Write each line exactly as it stands, from the line containing "What is the actual" through the end of the data.

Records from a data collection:
——
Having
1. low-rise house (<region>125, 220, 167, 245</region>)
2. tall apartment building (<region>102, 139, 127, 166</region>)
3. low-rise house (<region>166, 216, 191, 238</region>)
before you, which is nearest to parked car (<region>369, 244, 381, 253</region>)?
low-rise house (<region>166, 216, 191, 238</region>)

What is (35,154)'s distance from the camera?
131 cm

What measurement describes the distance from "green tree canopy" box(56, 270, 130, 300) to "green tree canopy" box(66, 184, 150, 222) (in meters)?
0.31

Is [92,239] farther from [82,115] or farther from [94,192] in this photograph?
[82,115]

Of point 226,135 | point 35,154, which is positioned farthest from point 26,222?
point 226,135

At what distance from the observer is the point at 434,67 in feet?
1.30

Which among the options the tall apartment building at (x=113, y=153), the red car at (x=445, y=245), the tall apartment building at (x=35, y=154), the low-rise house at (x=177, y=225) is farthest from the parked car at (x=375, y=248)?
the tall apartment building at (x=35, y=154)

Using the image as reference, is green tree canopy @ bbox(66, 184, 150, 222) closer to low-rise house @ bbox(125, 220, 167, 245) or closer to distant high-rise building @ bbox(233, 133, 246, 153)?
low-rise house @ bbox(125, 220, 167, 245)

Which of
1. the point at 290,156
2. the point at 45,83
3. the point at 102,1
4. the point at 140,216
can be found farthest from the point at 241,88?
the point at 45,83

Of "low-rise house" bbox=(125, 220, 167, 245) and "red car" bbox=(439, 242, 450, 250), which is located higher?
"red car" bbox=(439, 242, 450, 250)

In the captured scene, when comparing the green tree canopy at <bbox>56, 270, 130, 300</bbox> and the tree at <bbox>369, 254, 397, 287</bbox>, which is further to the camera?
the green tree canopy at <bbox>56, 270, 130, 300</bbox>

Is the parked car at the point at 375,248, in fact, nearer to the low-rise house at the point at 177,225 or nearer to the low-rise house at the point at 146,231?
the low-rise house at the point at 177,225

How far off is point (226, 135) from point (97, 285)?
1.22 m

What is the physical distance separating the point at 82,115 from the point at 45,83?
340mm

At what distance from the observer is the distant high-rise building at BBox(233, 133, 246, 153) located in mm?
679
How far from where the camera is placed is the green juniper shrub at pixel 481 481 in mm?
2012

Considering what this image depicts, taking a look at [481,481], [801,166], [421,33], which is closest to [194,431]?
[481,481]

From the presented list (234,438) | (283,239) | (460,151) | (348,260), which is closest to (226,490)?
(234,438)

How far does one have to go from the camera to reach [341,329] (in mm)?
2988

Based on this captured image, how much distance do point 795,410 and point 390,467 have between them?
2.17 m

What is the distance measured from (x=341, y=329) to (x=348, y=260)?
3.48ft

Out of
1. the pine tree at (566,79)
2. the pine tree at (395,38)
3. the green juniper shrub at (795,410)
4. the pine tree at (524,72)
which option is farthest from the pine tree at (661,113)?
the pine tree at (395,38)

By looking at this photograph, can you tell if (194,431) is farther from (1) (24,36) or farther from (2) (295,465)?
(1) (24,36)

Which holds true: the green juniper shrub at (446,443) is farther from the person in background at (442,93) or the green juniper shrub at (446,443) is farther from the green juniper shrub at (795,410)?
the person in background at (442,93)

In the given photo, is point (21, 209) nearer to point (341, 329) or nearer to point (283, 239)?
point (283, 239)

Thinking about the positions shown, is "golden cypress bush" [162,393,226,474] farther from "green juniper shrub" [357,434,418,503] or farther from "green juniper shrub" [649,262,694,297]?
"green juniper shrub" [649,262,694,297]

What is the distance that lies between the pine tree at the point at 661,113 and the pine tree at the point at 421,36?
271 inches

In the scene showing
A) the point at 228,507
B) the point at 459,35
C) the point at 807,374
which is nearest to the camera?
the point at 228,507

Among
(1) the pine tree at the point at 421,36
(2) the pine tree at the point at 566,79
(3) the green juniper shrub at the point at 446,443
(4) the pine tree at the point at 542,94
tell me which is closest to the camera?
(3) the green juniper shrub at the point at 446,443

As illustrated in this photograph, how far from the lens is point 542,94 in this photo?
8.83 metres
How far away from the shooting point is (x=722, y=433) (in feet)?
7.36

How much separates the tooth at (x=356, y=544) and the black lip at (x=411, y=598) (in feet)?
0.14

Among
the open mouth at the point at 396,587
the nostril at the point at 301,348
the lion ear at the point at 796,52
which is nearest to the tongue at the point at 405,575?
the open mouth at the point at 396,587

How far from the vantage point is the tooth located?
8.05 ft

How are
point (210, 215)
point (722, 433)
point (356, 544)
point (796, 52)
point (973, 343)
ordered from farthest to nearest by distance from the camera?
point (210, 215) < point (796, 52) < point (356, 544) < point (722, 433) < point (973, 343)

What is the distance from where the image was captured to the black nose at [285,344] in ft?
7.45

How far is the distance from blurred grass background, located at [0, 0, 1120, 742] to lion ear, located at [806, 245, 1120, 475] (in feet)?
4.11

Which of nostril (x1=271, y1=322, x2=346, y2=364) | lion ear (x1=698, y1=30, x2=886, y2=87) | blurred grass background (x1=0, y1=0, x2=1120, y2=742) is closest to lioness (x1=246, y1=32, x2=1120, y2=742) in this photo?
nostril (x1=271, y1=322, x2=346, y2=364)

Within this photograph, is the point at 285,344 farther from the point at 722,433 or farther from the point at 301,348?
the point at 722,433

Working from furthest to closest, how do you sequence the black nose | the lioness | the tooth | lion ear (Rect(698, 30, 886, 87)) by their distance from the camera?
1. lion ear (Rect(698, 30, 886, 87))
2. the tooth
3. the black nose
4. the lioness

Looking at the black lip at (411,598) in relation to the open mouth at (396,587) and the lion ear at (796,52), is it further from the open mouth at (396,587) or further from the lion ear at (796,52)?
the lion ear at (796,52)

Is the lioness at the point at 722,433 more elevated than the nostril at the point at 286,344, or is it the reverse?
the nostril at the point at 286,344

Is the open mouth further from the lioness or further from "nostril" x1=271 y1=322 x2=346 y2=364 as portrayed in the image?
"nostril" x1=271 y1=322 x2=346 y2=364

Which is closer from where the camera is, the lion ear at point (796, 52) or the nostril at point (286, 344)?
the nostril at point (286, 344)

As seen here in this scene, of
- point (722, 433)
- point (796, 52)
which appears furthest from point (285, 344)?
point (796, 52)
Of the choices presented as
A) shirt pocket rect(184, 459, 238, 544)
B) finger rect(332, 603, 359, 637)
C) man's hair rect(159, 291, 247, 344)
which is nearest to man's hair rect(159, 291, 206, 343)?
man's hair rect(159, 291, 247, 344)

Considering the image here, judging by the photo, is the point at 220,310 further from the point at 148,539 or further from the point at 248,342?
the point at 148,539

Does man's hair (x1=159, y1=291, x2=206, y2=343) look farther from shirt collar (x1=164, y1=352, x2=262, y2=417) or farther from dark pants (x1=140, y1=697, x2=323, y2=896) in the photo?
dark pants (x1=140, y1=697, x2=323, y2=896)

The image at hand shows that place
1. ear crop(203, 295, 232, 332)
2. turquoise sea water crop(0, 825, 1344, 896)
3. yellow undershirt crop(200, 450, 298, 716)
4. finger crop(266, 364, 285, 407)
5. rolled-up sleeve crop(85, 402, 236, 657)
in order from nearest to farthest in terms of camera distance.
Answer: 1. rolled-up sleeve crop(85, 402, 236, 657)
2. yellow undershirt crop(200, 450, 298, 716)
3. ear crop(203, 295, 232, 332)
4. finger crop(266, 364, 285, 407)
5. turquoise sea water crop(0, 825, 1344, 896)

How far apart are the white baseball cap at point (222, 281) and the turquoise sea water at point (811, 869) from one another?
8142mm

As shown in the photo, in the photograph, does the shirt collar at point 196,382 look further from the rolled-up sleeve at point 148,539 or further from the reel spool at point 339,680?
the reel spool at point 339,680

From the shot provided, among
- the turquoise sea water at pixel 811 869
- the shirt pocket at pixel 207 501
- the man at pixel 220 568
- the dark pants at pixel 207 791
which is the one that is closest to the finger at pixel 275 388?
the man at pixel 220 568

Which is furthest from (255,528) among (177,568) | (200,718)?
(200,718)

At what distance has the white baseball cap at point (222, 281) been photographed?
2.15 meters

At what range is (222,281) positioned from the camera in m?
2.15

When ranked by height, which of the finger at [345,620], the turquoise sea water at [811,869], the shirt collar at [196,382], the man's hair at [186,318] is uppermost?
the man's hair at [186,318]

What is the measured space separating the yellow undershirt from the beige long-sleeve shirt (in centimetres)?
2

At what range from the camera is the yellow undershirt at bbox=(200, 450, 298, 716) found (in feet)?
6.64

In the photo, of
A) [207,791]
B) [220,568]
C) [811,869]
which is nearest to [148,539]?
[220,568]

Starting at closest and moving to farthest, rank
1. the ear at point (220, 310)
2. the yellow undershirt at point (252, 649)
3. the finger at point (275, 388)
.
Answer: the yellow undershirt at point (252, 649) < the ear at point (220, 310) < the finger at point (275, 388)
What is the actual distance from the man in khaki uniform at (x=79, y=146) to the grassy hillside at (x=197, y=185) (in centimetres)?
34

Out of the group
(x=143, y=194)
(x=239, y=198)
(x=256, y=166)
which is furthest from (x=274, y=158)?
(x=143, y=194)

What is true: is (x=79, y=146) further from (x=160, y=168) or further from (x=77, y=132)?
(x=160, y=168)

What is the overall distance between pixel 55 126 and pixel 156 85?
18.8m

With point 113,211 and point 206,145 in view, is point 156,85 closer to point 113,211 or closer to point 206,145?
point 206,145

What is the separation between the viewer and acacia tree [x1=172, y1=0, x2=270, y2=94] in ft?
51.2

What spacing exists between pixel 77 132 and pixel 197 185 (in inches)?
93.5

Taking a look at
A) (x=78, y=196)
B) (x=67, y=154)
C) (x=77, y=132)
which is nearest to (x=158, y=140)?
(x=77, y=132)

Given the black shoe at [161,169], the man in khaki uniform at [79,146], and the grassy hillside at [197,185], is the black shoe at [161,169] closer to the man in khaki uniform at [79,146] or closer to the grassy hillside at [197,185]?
——
» Result for this exercise
What is the actual distance from the man in khaki uniform at (x=79, y=146) to the grassy hillside at (x=197, y=185) (in centimetres)?
34

Out of the group
(x=143, y=194)
(x=239, y=198)
(x=256, y=166)
which is furthest from (x=274, y=158)?
(x=143, y=194)

What is true: is (x=79, y=146) further from (x=160, y=168) or further from (x=77, y=132)?
(x=160, y=168)

What is the overall distance between pixel 55 126 and pixel 156 85?
18.8m

With point 113,211 and point 206,145 in view, is point 156,85 closer to point 113,211 or closer to point 206,145?
point 206,145

What is the separation between the viewer and acacia tree [x1=172, y1=0, x2=270, y2=94] in ft?
51.2

What spacing exists between pixel 77 132 and pixel 197 185 (in inches)?
93.5

Taking a look at
A) (x=78, y=196)
B) (x=67, y=154)
C) (x=77, y=132)
which is nearest to (x=158, y=140)?
(x=77, y=132)

Given the black shoe at [161,169], the man in khaki uniform at [79,146], and the grassy hillside at [197,185], is the black shoe at [161,169] closer to the man in khaki uniform at [79,146] or closer to the grassy hillside at [197,185]?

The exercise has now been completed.